■ Extrait de page
....................

Magazine Le Mensuel

Nº 2905 du vendredi 12 juillet 2013

Presse étrangère

Le règne des clans et des communautés

La presse internationale dresse un tableau noir de la situation au Liban. Les communautés et les réflexes claniques se font la part belle, au détriment de l’Etat et du citoyen.

The New York Times
Depuis plusieurs semaines, le sujet du ressentiment de la communauté sunnite libanaise est très largement traité par les médias occidentaux et ceux du Golfe. Le papier de la semaine sur ce thème est publié dans The New York Times.
Les sunnites expriment de plus en plus ouvertement leur méfiance envers l’Armée libanaise, considérée comme l’institution la plus indépendante du pays. «Il y a un sentiment général de colère et de marginalisation au sein de la communauté qui s’inquiète de l’omnipotence du Hezbollah», déclare Mohammad Chatah, conseiller de l’ancien Premier ministre libanais Rafic Hariri, dont l’assassinat en 2005 a volé à la communauté sunnite son dirigeant le plus puissant et charismatique.
De nombreux sunnites ont le sentiment que les politiciens traditionnels ne s’élèvent pas clairement contre la montée en puissance du parti chiite lourdement armé. «L’extrémisme sunnite remplit ce vide», estime Chatah.
Il n’existe pas de sondages qui quantifient le phénomène et les observateurs ne sont pas d’accord sur son étendue. Mais ils sont peu à nier cette tendance devenue plus forte depuis que le Hezbollah a ouvertement rejoint la guerre en Syrie. La structure de la communauté sunnite au Liban est très hétérogène; les laïcs cohabitent avec les ultraconservateurs, mais la communauté reste tributaire de la surface financière des grandes familles d’hommes d’affaires.
Beaucoup ont espéré que Saad Hariri prenne la suite de son père mais son exil rend les choses difficiles. Aucun leader sunnite n’a véritablement réussi à émerger.
La plupart des partisans de Assir ne sont pas des dévots, plutôt des jeunes hommes qui cherchent un leader pour exprimer leurs frustrations. Beaucoup de haine a été créée, et personne ne sait ce qui va se passer.

Le Devoir
Qui cherche à déstabiliser le Liban? s’interroge le quotidien québécois Le Devoir. Alors que resurgit régulièrement le spectre d’un débordement du conflit syrien au Liban, l’affrontement le plus meurtrier qu’a connu le pays depuis cinq ans est passé pratiquement inaperçu. Les 23 et 24 juin derniers, près de soixante hommes ont péri au cours des combats qui ont éclaté entre les troupes d’un chef salafiste et l’Armée libanaise. Malgré ce lourd bilan humain, l’incident n’a pas retenu l’attention de la presse occidentale.

....................

■ Matériel présenté
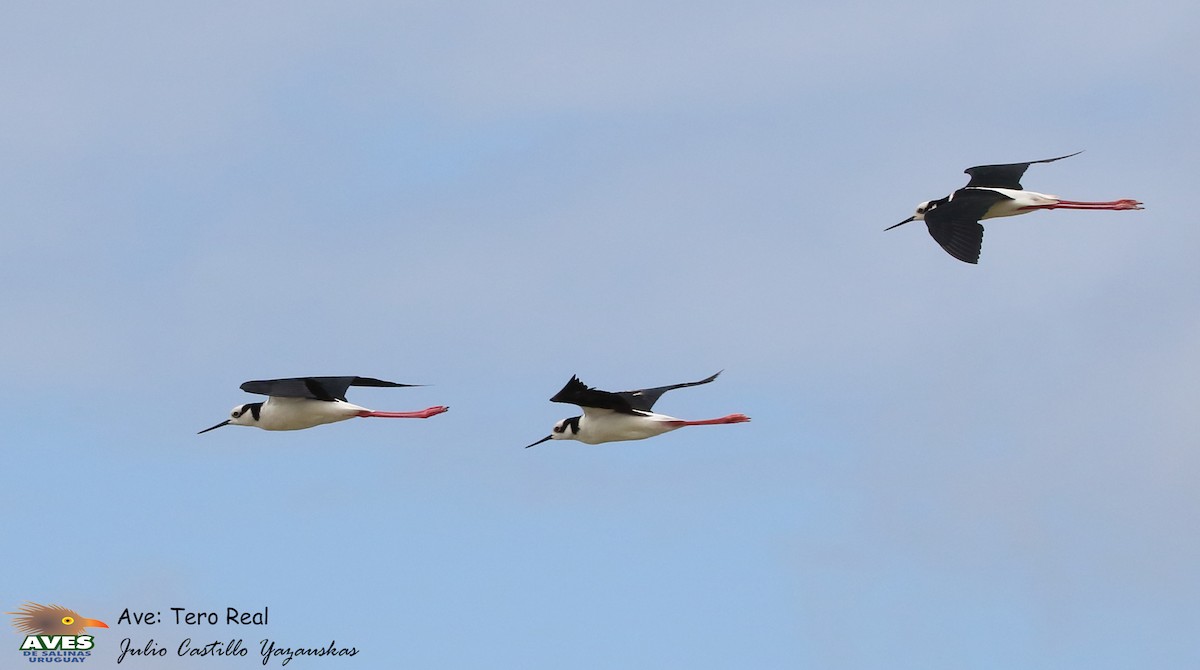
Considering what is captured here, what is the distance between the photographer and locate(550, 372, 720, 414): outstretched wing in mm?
23016

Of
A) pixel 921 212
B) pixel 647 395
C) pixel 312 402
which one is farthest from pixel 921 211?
pixel 312 402

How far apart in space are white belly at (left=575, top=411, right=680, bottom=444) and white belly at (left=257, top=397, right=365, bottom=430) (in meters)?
3.36

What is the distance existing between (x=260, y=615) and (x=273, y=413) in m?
4.52

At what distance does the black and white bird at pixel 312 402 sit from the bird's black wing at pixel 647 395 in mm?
2726

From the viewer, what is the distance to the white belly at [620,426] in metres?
24.9

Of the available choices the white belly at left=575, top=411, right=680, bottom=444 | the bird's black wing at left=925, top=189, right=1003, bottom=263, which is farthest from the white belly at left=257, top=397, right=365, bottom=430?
the bird's black wing at left=925, top=189, right=1003, bottom=263

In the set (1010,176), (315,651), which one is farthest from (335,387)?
(1010,176)

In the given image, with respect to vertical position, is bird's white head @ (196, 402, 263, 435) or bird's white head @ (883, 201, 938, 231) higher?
bird's white head @ (883, 201, 938, 231)

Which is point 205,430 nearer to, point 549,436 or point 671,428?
point 549,436

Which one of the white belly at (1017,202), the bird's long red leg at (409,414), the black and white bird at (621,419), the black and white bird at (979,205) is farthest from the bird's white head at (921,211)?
the bird's long red leg at (409,414)

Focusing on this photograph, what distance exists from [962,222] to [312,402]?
10.7 metres

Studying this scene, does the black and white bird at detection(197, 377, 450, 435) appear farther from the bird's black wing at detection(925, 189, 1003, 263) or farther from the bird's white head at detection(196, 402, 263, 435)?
the bird's black wing at detection(925, 189, 1003, 263)

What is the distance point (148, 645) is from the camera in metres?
22.8

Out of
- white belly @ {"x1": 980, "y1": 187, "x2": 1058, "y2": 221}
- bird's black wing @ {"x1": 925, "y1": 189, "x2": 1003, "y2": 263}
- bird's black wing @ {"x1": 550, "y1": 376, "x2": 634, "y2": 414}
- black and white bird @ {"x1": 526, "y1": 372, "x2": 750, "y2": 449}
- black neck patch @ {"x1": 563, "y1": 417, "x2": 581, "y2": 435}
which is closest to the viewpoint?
bird's black wing @ {"x1": 550, "y1": 376, "x2": 634, "y2": 414}
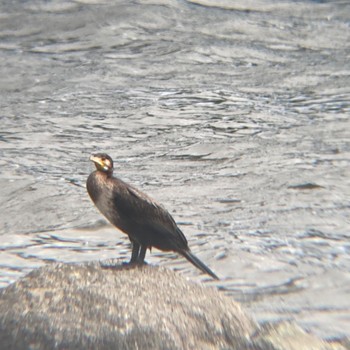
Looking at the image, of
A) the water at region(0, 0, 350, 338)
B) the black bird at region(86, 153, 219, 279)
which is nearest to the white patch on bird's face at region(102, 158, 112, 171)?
the black bird at region(86, 153, 219, 279)

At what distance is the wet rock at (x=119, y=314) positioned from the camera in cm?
540

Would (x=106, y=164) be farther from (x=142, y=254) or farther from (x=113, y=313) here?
(x=113, y=313)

....................

■ Tâche brève
Recopiez à l'identique le passage de la revue de presse sur le Liban qui commence par « Presse étrangère » et se termine par « New York Times. ».

■ Réponse rédigée
Presse étrangère

Le règne des clans et des communautés

La presse internationale dresse un tableau noir de la situation au Liban. Les communautés et les réflexes claniques se font la part belle, au détriment de l’Etat et du citoyen.

The New York Times
Depuis plusieurs semaines, le sujet du ressentiment de la communauté sunnite libanaise est très largement traité par les médias occidentaux et ceux du Golfe. Le papier de la semaine sur ce thème est publié dans The New York Times.